Plain-English takeaway for claimants
If you are self-employed, do not rely on one tax document in isolation. Build a clean evidence trail showing exactly what you earned, what was cash versus banked, and how expenses were treated. The stronger the reconciliation, the stronger your PAWE position.
This does not mean every amended tax return will fail. It means the return should be part of a broader explanation. The safer claimant approach is to show why the amended figure is commercially and factually consistent with the actual work performed before the crash.
For a deeper pathway, compare this case note with the broader PAWE guide, the self-employed contractor guide, and the internal review guide before preparing submissions.
Frequently asked questions
- What did Wade v QBE [2025] NSWPICMRP 1 decide about amended tax returns?
- The Panel held an amended Notice of Assessment was not conclusive proof of PAWE for MAIA purposes. Section 177(1) of the Income Tax Assessment Act 1936 was treated as tax-recovery focused, not determinative in this PAWE dispute.
- How did the Panel assess PAWE for this self-employed claimant?
- The Panel used earnings it considered verifiable from bank statements and invoices, together with further financial material later provided, and assessed PAWE at $1,003.18.
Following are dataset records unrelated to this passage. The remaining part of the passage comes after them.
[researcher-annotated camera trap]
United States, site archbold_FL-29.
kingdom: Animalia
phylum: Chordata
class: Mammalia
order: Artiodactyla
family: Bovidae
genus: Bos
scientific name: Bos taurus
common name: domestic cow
- Does this case mean tax returns are irrelevant in PAWE disputes?
- No. Tax records remain important context, but this decision shows they must still be reconciled with broader evidence such as bank records, invoicing, and credible expense treatment.
- What should self-employed claimants do before internal review or PIC filing?
- Prepare a reconciled earnings bundle early: bank statements, invoices, cash-payment records, and a clear expenses schedule that matches the claimed PAWE period.
- What evidence is usually helpful if the insurer says self-employed PAWE is too low?
- Helpful evidence usually includes bank statements, invoices, BAS or tax material where available, accountant explanations, contracts or job records, and a short reconciliation explaining how each figure fits the statutory PAWE period.
- Can I fix a PAWE dispute by lodging an amended tax return after the accident?
- An amended return may help explain the earnings position, but Wade v QBE shows it should not be treated as a shortcut. The safer approach is to reconcile the amendment with pre-accident business records, bank deposits, invoices, expenses, and any accountant explanation.
- What should be in a short PAWE reconciliation for a sole trader or contractor?
- A useful reconciliation identifies the statutory PAWE period, lists income by source, separates banked and cash receipts, explains business expenses, notes any late or amended tax material, and cross-references each number to the document bundle.
Official references to check before filing
Use this case note alongside the current NSW CTP scheme material, not instead of it. Before sending a PAWE review bundle, check the insurer decision letter, the Motor Accident Injuries Act 2017 calculation period being applied, and the latest Personal Injury Commission (PIC) guidance for merit review filing requirements. If the dispute is urgent, confirm the review pathway and time limit from the actual decision notice, because a missed review step can be harder to fix than a thin evidence bundle.
A practical next step is to compare the claimed weekly amount against the broader NSW CTP PAWE guide and then prepare the internal review or PIC material with a single calculation table. Keep the cover note factual: what the insurer used, what weekly figure you say is supported, and exactly which bank, invoice, tax, BAS, or accountant records prove each part of the calculation.
Decision source
Full decision: Wade v QBE Insurance (Australia) Limited [2025] NSWPICMRP 1.